Today at least three children in America will suffer an appalling and terrifying death, most likely at the hands of a parent, or an adult they know.
More children under 15 die in America from physical abuse or neglect than any other country in the industrialized world. When adjusted for population, America ties for the bottom of the pile, with Mexico.
In Britain, the maltreatment is less violent, but more insidious. According to a report by UNICEF, the quality of life for children growing up in the U.K. is the worst of all the “economcially advanced nations.” America? Second worst.
You can judge a society by the way it treats its young, and it is apparent that two of the richest countries in the world have stains on their conscience. And guess what? The situation isn't getting any better.
Take a few moments to read this BBC America report. The Grit challenges you to watch Emma’s story and remain unmoved. Aside from the horror of what adults are capable of doing to children, ask yourself why. Why is the scale of abuse in America three times that of Canada’s and 11 times that of Italy’s? How do so many people get away with mistreating kids on a daily basis?
There are evil people, and there are twisted people who become evil when their behavior goes unchecked. More often than not, abusers are abetted by the feckless and weak, who cover up or ignore what they know is going on. This indifference does not “just happen.” The social circumstances have to be created to allow this to take place.
Children today grow up in a culture that bombards them with images of unattainable success. They see their own situations and recognize from very early on the life presented by advertisers and lived by celebrities is the only thing that will make them happy, whilst being totally beyond their grasp.
Their parents suffered in the same way—society judges them solely on their material wealth.
Without intervention, children who grow up in dysfunctional homes can go on to become damaged adults, where their own misery and confusion causes more pain for themselves and others.
Faced with the relentless psychological assault that conditions the most disadvantaged to failure from the very start, is it any wonder behavioral norms collapse? Criminality, gang culture, drugs, broken families, violence, and sexual violence quickly fill the void.
Historically, America and Britain do not give childrens’ services nearly enough money. There is a tendency in both countries to lambast the public sector for being a drain on the country’s resources. We resent the child protection workers doing difficult jobs in impossible circumstances, because it’s our taxes they’re spending, godammit.
There is a cycle here which can be broken, yet we appear content for it to grow more vicious. Without intervention, children who grow up in dysfunctional homes can go on to become damaged adults, where their own misery and confusion causes more pain for themselves and others. Dealing with these chaotic individuals as they ricochet through life carries a significant social and financial cost.

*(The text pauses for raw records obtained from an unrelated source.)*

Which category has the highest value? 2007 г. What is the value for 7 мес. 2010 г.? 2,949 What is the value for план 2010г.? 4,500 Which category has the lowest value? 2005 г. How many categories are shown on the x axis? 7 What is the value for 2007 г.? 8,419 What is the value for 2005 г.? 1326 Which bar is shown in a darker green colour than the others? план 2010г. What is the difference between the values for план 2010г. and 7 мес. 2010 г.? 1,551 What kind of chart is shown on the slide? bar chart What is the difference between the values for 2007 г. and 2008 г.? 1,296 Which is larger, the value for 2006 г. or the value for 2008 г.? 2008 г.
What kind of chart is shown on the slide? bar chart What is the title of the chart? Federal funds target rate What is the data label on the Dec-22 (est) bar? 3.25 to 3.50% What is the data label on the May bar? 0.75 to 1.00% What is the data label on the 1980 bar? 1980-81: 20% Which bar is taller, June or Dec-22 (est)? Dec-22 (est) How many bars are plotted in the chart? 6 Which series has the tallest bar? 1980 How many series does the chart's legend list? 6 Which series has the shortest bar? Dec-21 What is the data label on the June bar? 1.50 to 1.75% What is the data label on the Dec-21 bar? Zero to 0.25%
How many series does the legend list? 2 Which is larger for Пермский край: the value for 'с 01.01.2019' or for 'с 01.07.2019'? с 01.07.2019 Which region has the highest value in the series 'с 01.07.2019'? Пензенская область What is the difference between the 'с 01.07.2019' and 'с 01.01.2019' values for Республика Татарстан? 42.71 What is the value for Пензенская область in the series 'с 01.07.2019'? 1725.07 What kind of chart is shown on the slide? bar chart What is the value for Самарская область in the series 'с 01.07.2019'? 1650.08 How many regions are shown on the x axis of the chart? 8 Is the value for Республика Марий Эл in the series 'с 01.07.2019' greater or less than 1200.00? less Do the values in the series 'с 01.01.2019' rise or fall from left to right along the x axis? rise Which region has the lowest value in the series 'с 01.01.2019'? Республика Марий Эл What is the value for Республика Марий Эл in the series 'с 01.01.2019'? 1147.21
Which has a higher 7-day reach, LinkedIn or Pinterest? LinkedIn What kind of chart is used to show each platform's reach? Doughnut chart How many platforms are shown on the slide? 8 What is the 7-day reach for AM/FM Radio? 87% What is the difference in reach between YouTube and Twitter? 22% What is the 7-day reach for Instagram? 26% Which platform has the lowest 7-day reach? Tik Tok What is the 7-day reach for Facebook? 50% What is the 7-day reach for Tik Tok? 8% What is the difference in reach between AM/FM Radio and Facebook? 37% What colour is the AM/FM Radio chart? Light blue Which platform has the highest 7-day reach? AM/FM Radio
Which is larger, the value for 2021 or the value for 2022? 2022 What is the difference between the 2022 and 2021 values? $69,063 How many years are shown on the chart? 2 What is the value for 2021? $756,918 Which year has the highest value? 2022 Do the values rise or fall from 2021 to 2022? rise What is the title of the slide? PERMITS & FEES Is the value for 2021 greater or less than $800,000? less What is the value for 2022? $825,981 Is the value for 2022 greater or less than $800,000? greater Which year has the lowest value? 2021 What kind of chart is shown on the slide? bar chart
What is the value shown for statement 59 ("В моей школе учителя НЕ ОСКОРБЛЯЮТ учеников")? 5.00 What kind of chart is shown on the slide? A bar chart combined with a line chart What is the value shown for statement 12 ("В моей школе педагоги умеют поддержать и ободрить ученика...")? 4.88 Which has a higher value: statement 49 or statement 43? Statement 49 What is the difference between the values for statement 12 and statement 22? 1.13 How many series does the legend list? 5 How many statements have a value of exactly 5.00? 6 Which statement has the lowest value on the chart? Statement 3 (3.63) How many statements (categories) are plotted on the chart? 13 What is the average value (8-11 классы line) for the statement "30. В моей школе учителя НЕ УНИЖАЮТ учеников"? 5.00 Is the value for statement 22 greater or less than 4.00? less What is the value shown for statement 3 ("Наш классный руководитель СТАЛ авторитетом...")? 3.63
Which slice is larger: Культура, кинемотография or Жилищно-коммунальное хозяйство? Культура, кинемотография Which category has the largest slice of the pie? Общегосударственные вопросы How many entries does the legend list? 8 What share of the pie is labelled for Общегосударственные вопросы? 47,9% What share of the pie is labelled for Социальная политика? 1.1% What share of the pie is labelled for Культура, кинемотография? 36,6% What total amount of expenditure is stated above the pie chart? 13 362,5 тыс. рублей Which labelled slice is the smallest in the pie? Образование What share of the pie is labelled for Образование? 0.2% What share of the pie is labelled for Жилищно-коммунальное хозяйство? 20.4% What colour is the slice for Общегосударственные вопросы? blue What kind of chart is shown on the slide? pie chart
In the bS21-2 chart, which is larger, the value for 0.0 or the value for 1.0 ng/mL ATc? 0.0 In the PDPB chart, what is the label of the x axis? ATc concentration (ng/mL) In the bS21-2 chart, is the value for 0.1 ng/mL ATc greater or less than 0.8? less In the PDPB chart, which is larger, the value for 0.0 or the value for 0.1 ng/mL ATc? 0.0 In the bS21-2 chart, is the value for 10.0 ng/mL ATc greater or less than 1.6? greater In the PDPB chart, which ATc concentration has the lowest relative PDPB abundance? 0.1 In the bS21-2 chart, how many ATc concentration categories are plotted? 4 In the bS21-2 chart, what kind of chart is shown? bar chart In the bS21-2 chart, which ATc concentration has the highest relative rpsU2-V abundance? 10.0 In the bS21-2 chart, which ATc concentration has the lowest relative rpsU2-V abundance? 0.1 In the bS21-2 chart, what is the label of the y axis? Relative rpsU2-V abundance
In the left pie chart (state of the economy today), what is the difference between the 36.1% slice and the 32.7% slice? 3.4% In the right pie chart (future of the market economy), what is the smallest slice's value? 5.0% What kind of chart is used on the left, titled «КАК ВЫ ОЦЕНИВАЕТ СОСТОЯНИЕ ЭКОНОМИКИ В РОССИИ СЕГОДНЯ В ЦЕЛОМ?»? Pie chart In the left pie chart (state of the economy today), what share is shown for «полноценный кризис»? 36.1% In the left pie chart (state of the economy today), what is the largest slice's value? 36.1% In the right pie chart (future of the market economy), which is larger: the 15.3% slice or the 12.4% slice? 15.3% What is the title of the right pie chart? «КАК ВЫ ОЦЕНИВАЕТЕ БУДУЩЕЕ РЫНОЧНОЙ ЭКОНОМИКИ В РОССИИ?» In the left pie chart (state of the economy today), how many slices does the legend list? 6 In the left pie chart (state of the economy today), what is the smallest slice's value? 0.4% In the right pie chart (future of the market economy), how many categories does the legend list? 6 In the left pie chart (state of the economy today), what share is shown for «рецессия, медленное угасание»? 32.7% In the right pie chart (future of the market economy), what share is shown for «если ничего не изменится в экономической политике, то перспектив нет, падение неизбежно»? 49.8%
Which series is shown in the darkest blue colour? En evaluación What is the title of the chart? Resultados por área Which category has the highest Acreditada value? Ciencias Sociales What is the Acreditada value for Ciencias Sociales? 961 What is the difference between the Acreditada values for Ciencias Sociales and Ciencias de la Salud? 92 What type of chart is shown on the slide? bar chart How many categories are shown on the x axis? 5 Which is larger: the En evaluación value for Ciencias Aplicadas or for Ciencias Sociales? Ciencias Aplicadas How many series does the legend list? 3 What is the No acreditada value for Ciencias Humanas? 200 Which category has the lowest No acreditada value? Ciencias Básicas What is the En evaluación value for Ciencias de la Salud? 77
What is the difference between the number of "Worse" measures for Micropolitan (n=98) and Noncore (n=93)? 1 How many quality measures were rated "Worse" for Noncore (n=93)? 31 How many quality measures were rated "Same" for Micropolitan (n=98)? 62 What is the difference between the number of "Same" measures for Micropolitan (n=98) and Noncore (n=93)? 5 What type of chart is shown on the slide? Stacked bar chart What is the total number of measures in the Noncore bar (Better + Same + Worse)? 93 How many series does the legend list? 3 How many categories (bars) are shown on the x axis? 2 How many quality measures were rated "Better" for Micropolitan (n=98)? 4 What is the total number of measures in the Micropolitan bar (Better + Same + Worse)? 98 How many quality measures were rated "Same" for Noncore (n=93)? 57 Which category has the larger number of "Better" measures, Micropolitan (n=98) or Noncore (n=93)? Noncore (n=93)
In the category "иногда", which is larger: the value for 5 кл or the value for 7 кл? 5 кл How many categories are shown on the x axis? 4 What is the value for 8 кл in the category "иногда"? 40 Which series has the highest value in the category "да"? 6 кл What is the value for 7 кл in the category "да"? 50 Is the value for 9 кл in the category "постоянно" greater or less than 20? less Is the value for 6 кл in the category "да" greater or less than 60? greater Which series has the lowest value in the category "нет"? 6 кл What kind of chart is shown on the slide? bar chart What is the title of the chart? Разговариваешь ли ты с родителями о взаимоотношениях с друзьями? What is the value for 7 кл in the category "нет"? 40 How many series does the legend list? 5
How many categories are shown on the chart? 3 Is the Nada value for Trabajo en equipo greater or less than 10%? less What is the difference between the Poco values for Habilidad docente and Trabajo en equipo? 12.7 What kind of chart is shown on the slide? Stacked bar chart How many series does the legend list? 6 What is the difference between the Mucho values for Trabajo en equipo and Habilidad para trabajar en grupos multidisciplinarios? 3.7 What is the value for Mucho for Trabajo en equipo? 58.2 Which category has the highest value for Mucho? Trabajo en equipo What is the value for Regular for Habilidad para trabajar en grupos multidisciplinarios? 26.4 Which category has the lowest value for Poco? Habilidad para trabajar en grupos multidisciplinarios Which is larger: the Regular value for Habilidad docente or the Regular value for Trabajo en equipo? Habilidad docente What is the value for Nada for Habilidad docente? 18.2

The UNICEF report points to inequality and materialism as two of the key factors that make growing up in Britain and America such a grim experience. When UNICEF asked children what would make them happy, the response was simple and poignant:
- a stable family
- plenty of things to do (especially outdoors)
Too much to ask? Apparently so. We can’t keep our families together, and even when we do, we use a relentless barrage of materialism as a substitute for time and love.
Shamefully, we don’t even seem to recognize it as a serious problem. To do so would require us to question everything our society stands for. So we ignore it. And every day, more children die.